Nursultan Abishevich Nazarbayev began his working career in 1960 at the Karaganda Metallurgical Industrial Complex. He entered politics in 1969 in the Karaganda region. In 1979 he worked as Secretary for the Central Committee of the Communist Party of Kazakhstan. In 1984 he then became Chairman of the Ministers Council.Between 1989 and 1991 he served as the First Secretary of the Central Committee of the Communist Party of Kazakhstan and Chairman of the High Council of Kazakhstan. He has served as the President of Kazakhstan since the nation received its independence in 1991.
"Accelerated industrialization is a step forward; one of the main thoroughfares of Kazakhstan’s journey into the 21st century."
TBY talks to Nursultan Abishevich Nazarbayev, President of the Republic of Kazakhstan, on economic progress in the country, plans for industrial diversification, and developing vectors within the foreign policy sphere.
TBY Esteemed Mr. President, how would you assess the success of the implementation of Kazakhstan’s accelerated industrial-innovation development plan? What has been achieved and what remains to be done?
NURSULTAN ABISHEVICH NAZARBAYEV Accelerated industrialization is a step forward; one of the main thoroughfares of Kazakhstan’s journey into the 21st century. The whole of Kazakhstan is overlaid with this idea. The industrial might of the country is growing stronger before our eyes. At this moment, in the framework of the Industrialization Map, by 2015 some 469 investment projects worth $56.7 billion are planned. There will be more than 300,000 jobs created. In 2010 we opened 152 facilities worth $5.5 billion, and 23,000 Kazakhstanis found permanent employment. In the first half of 2011, 75 investment projects worth $778 million were implemented. More than 6,000 Kazakhstanis found a stable source of income. By the end of the year, some 130 projects worth $4.2 billion will be completed. We are already observing the positive effects of the measures we have taken. According to the statistics, over the first half of 2011 Kazakhstan’s GDP grew by 7%. Industrial production is up by 5.8%, while growth in the manufacturing industry stood at 8.7%. Unemployment decreased to 5.4%. With the entry of new businesses at full capacity, many more socio-economic indicators will improve.
In your state of the union address at the beginning of 2011 you announced a comprehensive social modernization program. What work is being done in this direction?
The main criterion for assessing the success of a country is the wellbeing of its citizens. Therefore, for us, achieving a European standard of living constitutes the main task of social modernization. We will enhance the quality of the education system, health care, and employment. The living standards for all of Kazakhstan’s citizens will be improved. Over 2011 the pensions, allowances, and salaries of civil servants increased by 30%. Soon we will hold the first “People’s IPO”. The general public of Kazakhstan will be able to purchase shares in national companies and invest in the domestic economy. Social modernization will enable us to significantly improve the quality of our human capital. By 2016, spending on education will reach 5% of GDP. Across the country, we will build 400 new schools. There will be 350 new healthcare facilities. By 2020, the population will be close to 18 million and the life expectancy of Kazakhstanis will increase to 72 years. We will build 6 million square meters of housing each year. Across the entire country, new schools, hospitals, stadiums, and housing facilities are under construction. Since 2010 in Astana, Nazarbayev University has been successfully operating. It is the largest science and education complex in Central Asia.

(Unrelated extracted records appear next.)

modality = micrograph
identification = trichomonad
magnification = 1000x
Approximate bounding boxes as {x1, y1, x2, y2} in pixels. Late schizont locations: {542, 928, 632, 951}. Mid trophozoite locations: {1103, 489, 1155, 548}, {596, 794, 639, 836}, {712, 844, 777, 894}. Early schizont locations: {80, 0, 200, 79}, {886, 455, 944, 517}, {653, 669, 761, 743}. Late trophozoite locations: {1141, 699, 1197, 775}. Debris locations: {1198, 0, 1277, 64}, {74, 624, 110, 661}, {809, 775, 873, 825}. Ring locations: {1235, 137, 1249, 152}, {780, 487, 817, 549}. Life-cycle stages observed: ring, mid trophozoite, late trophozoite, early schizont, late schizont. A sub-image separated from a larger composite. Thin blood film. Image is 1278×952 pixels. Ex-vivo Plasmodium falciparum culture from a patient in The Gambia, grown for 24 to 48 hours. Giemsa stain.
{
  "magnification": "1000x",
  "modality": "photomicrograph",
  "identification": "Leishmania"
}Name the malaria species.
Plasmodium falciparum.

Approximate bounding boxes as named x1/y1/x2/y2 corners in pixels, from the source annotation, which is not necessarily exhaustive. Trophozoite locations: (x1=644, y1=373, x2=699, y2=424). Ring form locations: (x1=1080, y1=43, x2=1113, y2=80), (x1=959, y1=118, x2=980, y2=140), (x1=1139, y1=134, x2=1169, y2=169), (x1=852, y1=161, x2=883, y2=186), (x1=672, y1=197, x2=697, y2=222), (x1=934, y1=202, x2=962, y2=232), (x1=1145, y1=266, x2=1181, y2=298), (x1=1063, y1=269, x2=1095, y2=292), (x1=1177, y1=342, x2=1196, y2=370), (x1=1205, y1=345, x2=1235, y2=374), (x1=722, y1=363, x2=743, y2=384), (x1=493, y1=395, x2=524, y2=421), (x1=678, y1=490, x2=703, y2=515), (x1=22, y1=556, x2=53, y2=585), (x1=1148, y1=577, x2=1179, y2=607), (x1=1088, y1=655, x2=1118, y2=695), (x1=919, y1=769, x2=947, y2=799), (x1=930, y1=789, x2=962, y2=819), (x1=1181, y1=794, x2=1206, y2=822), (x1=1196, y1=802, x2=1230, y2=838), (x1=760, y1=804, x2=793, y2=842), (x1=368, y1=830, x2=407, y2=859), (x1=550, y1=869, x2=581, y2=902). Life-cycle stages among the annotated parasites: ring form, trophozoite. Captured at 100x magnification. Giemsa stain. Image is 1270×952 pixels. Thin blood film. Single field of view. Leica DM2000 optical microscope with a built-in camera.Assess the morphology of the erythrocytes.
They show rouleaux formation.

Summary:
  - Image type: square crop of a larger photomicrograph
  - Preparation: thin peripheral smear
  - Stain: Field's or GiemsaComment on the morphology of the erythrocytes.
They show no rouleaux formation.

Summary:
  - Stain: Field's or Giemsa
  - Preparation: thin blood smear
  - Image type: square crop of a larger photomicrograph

What is your vision for Kazakhstan’s future?
We are living in exciting times, when the distance between the most audacious ideas and objective reality is shrinking at an incredible speed. It almost seems like yesterday that there was no sovereign Kazakhstan. And yet, in December 2011, the Republic will celebrate 20 years of independence. We started to create a country from scratch, and have never been afraid to set ourselves the most ambitious objectives. Over the years, we have built a prosperous nation and a dynamic economy. Kazakhstan enjoys the respect of the international community. The prosperity of our citizens is growing. Our young capital, Astana, has become one of the most beautiful cities in Eurasia. In 1997, we adopted the Kazakhstan Development Strategy for 2030, and since then we have consistently been achieving the objectives set down in this strategy. Our strategic priority is to diversify the economy. Within five years the share of the manufacturing sector in the structure of the country’s GDP will be no less than 12.5%. The share of non-oil exports will increase to 40%. Labor productivity will increase by a factor of 1.5 in manufacturing, and by a factor of two in agriculture. We will carry out a fundamental modernization of the economy. We have all the necessary natural, infrastructural and, most importantly, human resources to achieve this. In Kazakhstan the new generation born since independence has grown up. Our successes and achievements are helping to raise the self-confidence, desire for change, new victories, and achievements of Kazakhstan’s youth. Our youth are ready to continue the great cause of building a prosperous Kazakhstan.